Re: [PATCH 1/9] perf/core: Add PERF_RECORD_CGROUP event

2019-08-30 Thread Stephane Eranian
On Fri, Aug 30, 2019 at 3:49 PM Namhyung Kim  wrote:
>
> On Fri, Aug 30, 2019 at 4:35 PM Peter Zijlstra  wrote:
> >
> > On Fri, Aug 30, 2019 at 12:46:51PM +0900, Namhyung Kim wrote:
> > > Hi Peter,
> > >
> > > On Wed, Aug 28, 2019 at 6:45 PM Peter Zijlstra  
> > > wrote:
> > > >
> > > > On Wed, Aug 28, 2019 at 04:31:22PM +0900, Namhyung Kim wrote:
> > > > > To support cgroup tracking, add CGROUP event to save a link between
> > > > > cgroup path and inode number.  The attr.cgroup bit was also added to
> > > > > enable cgroup tracking from userspace.
> > > > >
> > > > > This event will be generated when a new cgroup becomes active.
> > > > > Userspace might need to synthesize those events for existing cgroups.
> > > > >
> > > > > As aux_output change is also going on, I just added the bit here as
> > > > > well to remove possible conflicts later.
> > > >
> > > > Why do we want this?
> > >
> > > I saw below [1] and thought you have the patch introduced aux_output
> > > and it's gonna to be merged soon.
> > > Also the tooling patches are already in the acme/perf/core
> > > so I just wanted to avoid conflicts.
> > >
> > > Anyway, I'm ok with changing it.  Will remove in v2.
> >
> > I seem to have confused both you and Arnaldo with this. This email
> > questions the Changelog as a whole, not just the aux thing (I send a
> > separate email for that).
> >
> > This Changelog utterly fails to explain to me _why_ we need/want cgroup
> > tracking. So why do I want to review and possibly merge this? Changelog
> > needs to answer this.
>
> OK.  How about this?
>
> Systems running a large number of jobs in different cgroups want to
> profiling such jobs precisely.  This includes container hosting systems
> widely used today.  Currently perf supports namespace tracking but
> the systems may not use (cgroup) namespace for their jobs.  Also
> it'd be more intuitive to see cgroup names (as they're given by user
> or sysadmin) rather than numeric cgroup/namespace id even if they
> use the namespaces.
>

In data centers you care about attributing samples to a job not such
much to a process.
A job may have multiple processes which may come and go.
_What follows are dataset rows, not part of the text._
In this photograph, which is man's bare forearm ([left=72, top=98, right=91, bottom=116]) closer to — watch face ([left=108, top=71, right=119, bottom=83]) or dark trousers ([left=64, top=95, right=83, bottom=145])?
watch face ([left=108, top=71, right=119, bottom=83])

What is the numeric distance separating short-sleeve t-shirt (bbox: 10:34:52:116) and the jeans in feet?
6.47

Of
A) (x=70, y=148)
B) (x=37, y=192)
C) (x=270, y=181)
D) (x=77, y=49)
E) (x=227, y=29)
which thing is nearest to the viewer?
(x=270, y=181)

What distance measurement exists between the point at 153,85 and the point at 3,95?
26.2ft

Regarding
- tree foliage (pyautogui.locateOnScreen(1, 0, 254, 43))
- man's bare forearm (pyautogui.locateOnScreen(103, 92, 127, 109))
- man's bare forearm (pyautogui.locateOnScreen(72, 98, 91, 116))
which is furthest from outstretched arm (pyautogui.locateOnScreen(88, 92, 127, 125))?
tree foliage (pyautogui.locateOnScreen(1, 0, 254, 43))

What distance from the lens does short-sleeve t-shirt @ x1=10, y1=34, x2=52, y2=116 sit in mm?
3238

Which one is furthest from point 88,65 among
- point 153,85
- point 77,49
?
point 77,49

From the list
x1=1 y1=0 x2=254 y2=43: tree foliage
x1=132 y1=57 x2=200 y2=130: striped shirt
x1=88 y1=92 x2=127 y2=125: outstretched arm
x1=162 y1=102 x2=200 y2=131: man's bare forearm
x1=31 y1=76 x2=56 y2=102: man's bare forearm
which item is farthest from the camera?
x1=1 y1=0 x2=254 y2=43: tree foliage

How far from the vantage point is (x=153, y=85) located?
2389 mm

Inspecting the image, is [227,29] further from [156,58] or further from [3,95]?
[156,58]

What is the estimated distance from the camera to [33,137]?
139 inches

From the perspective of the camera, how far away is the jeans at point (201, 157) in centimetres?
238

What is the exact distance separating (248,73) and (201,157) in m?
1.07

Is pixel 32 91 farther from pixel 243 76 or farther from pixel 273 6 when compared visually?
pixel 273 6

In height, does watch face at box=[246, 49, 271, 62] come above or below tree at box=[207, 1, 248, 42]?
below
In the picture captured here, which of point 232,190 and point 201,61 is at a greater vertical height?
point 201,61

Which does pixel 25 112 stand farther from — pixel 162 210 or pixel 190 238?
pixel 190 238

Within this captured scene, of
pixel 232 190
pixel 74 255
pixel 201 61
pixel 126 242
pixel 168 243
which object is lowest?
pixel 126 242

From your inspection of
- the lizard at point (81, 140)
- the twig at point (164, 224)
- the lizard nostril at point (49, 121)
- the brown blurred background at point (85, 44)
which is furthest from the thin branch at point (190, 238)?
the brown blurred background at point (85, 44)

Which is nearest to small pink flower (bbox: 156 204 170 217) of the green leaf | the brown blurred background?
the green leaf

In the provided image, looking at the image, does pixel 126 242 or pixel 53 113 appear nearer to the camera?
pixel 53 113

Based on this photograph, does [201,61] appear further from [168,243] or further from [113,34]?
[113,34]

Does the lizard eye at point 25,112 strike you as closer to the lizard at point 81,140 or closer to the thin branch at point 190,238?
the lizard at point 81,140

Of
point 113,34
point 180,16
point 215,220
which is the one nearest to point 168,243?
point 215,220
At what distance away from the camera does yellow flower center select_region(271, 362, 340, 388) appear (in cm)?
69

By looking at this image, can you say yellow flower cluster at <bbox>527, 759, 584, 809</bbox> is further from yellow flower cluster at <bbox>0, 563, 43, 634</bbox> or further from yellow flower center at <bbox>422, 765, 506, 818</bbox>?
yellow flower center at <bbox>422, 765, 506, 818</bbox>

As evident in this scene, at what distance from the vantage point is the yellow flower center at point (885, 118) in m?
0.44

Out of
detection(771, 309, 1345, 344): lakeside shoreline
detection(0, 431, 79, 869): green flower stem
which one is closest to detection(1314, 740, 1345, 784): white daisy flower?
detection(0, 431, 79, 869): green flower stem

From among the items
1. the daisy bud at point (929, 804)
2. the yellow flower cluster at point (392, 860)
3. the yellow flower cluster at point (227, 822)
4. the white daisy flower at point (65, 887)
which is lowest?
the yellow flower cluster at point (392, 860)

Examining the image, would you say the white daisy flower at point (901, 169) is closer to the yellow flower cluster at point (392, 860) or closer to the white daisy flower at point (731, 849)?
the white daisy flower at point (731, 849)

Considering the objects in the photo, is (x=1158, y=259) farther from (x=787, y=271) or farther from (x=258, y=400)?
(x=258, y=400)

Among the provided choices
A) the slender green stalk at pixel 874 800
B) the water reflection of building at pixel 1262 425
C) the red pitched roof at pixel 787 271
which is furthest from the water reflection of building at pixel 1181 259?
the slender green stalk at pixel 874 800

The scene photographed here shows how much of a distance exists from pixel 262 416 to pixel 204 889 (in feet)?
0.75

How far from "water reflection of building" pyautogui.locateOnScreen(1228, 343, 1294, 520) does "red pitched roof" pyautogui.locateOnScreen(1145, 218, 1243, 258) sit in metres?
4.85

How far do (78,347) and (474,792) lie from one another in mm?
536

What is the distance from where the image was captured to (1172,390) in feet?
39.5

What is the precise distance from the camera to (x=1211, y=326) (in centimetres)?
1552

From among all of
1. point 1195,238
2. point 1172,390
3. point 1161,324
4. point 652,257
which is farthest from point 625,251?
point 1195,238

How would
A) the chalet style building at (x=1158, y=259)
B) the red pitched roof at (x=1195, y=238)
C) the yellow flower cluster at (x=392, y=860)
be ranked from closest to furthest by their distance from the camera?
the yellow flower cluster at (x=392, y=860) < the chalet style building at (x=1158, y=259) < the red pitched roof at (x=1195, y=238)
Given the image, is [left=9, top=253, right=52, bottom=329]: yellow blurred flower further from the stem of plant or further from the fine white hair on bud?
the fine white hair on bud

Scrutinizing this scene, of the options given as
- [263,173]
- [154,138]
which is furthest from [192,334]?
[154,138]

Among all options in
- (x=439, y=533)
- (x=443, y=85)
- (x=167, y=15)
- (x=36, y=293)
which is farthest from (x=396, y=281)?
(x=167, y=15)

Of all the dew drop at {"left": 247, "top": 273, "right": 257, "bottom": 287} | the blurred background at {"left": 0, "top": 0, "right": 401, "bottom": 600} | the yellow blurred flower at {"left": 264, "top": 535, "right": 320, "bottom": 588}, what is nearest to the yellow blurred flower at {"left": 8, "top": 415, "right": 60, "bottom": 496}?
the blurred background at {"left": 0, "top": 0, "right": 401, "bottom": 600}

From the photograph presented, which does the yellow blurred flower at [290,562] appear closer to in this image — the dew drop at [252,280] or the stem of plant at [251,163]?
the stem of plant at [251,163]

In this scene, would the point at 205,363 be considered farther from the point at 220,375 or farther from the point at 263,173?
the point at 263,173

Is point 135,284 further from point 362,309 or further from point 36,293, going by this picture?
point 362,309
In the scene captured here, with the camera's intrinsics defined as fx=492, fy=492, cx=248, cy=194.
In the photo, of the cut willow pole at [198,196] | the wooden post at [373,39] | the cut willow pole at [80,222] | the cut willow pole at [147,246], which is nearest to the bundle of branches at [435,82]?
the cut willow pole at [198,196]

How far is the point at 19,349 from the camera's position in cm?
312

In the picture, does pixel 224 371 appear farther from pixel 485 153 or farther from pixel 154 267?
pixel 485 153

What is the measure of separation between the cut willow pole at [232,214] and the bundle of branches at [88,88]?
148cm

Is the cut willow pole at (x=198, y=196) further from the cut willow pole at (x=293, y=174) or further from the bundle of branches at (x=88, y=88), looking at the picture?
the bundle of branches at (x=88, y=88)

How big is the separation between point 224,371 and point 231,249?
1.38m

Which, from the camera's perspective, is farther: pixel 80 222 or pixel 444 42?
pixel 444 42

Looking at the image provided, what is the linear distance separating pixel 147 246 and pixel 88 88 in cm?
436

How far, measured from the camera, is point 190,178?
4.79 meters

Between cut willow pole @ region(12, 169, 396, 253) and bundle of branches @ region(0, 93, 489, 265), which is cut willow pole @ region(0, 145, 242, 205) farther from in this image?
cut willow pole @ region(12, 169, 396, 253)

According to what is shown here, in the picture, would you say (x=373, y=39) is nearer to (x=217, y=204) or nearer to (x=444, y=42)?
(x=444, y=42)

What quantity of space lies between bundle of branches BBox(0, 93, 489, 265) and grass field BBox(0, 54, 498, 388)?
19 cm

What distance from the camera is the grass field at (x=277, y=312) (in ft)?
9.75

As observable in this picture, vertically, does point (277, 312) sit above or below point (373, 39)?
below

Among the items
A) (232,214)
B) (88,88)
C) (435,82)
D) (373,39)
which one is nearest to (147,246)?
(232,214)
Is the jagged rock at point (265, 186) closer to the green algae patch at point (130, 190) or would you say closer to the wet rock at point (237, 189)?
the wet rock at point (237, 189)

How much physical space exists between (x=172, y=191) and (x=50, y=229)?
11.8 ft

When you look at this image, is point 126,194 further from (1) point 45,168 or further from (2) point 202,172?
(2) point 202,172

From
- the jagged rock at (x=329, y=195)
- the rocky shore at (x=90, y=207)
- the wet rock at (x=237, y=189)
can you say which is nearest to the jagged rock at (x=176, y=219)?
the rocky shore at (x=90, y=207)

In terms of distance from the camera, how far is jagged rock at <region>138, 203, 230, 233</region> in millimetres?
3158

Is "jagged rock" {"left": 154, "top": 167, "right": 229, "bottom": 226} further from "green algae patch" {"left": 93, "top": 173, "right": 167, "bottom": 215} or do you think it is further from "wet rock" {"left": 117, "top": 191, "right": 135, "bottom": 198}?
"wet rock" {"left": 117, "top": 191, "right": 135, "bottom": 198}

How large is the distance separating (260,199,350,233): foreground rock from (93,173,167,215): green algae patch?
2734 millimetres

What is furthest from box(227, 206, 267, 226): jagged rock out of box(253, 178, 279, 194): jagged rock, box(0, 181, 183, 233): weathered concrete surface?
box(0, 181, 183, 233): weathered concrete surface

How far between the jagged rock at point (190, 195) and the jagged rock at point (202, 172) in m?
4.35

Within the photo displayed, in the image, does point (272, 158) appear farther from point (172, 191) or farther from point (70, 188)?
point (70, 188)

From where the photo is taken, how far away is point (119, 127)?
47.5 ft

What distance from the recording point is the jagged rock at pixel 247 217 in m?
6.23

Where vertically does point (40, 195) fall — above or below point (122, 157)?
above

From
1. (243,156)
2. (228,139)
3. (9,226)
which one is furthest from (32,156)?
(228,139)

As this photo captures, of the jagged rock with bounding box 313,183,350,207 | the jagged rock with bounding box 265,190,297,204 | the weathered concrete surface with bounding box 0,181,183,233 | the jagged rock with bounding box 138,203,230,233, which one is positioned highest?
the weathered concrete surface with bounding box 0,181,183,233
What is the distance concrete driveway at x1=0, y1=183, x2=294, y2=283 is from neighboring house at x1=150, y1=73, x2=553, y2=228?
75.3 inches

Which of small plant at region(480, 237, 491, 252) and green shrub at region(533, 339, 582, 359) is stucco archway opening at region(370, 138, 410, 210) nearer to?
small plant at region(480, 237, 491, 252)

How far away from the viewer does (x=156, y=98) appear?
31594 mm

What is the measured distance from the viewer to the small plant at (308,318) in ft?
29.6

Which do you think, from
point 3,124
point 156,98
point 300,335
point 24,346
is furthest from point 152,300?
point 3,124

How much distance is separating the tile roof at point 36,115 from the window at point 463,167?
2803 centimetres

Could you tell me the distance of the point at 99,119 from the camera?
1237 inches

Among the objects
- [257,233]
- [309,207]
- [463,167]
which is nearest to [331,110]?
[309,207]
The cgroup on
the other hand
stays around for the entire lifetime of the job. It is much easier to
map a cgroup name to a particular
job than it is to map a pid back to a job name, especially for offline
post-processing.

Hope this clarifies why we would like this feature upstream.


>
> Thanks,
> Namhyung


Re: [PATCH 1/9] perf/core: Add PERF_RECORD_CGROUP event

2019-08-30 Thread Namhyung Kim
On Fri, Aug 30, 2019 at 4:35 PM Peter Zijlstra  wrote:
>
> On Fri, Aug 30, 2019 at 12:46:51PM +0900, Namhyung Kim wrote:
> > Hi Peter,
> >
> > On Wed, Aug 28, 2019 at 6:45 PM Peter Zijlstra  wrote:
> > >
> > > On Wed, Aug 28, 2019 at 04:31:22PM +0900, Namhyung Kim wrote:
> > > > To support cgroup tracking, add CGROUP event to save a link between
> > > > cgroup path and inode number.  The attr.cgroup bit was also added to
> > > > enable cgroup tracking from userspace.
> > > >
> > > > This event will be generated when a new cgroup becomes active.
> > > > Userspace might need to synthesize those events for existing cgroups.
> > > >
> > > > As aux_output change is also going on, I just added the bit here as
> > > > well to remove possible conflicts later.
> > >
> > > Why do we want this?
> >
> > I saw below [1] and thought you have the patch introduced aux_output
> > and it's gonna to be merged soon.
> > Also the tooling patches are already in the acme/perf/core
> > so I just wanted to avoid conflicts.
> >
> > Anyway, I'm ok with changing it.  Will remove in v2.
>
> I seem to have confused both you and Arnaldo with this. This email
> questions the Changelog as a whole, not just the aux thing (I send a
> separate email for that).
>
> This Changelog utterly fails to explain to me _why_ we need/want cgroup
> tracking. So why do I want to review and possibly merge this? Changelog
> needs to answer this.

OK.  How about this?

Systems running a large number of jobs in different cgroups want to
profiling such jobs precisely.  This includes container hosting systems
widely used today.  Currently perf supports namespace tracking but
the systems may not use (cgroup) namespace for their jobs.  Also
it'd be more intuitive to see cgroup names (as they're given by user
or sysadmin) rather than numeric cgroup/namespace id even if they
use the namespaces.

Thanks,
Namhyung


Re: [PATCH 1/9] perf/core: Add PERF_RECORD_CGROUP event

2019-08-30 Thread Peter Zijlstra
On Fri, Aug 30, 2019 at 12:46:51PM +0900, Namhyung Kim wrote:
> Hi Peter,
> 
> On Wed, Aug 28, 2019 at 6:45 PM Peter Zijlstra  wrote:
> >
> > On Wed, Aug 28, 2019 at 04:31:22PM +0900, Namhyung Kim wrote:
> > > To support cgroup tracking, add CGROUP event to save a link between
> > > cgroup path and inode number.  The attr.cgroup bit was also added to
> > > enable cgroup tracking from userspace.
> > >
> > > This event will be generated when a new cgroup becomes active.
> > > Userspace might need to synthesize those events for existing cgroups.
> > >
> > > As aux_output change is also going on, I just added the bit here as
> > > well to remove possible conflicts later.
> >
> > Why do we want this?
> 
> I saw below [1] and thought you have the patch introduced aux_output
> and it's gonna to be merged soon.
> Also the tooling patches are already in the acme/perf/core
> so I just wanted to avoid conflicts.
> 
> Anyway, I'm ok with changing it.  Will remove in v2.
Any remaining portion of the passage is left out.